- _Work to complete_
In the records below, the line containing "United States, site archbold_FL-12." is the first to keep. Retype it and all later lines exactly, through the end.

- _Stored data_
+ + + + +

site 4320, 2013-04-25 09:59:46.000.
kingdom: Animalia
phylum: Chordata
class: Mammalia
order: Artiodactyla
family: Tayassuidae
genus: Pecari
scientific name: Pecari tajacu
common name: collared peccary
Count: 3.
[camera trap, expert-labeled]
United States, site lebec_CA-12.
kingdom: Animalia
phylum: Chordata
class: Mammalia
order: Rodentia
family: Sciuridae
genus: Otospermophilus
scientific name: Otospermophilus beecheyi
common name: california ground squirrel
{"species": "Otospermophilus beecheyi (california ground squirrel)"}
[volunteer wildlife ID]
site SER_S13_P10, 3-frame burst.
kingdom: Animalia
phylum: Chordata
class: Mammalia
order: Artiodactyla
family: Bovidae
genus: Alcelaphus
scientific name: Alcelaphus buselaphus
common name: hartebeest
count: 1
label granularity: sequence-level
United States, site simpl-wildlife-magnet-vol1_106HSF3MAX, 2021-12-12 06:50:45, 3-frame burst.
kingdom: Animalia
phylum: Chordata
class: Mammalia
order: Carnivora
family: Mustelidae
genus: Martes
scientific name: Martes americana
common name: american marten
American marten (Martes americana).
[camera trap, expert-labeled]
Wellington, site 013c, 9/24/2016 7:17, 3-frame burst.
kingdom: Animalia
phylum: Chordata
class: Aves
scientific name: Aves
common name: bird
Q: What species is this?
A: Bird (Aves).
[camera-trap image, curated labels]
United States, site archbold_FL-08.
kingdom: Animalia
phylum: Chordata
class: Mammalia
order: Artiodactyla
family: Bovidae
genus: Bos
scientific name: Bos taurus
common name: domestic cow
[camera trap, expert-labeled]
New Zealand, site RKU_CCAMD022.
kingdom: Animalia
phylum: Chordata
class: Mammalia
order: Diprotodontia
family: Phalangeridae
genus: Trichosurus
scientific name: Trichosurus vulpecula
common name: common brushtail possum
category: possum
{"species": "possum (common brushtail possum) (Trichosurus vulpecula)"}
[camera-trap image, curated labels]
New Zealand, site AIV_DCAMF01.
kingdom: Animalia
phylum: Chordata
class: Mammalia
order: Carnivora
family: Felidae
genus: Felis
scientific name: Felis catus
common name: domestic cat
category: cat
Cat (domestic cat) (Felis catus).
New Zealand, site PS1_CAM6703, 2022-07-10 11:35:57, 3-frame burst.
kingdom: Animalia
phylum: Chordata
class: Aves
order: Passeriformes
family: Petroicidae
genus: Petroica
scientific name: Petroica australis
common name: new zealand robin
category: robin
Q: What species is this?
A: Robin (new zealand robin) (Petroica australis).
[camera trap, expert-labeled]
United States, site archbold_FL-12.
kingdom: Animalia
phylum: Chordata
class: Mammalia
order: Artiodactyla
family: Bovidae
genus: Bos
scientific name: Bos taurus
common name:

+ + + + +

- _Answer area_
United States, site archbold_FL-12.
kingdom: Animalia
phylum: Chordata
class: Mammalia
order: Artiodactyla
family: Bovidae
genus: Bos
scientific name: Bos taurus
common name:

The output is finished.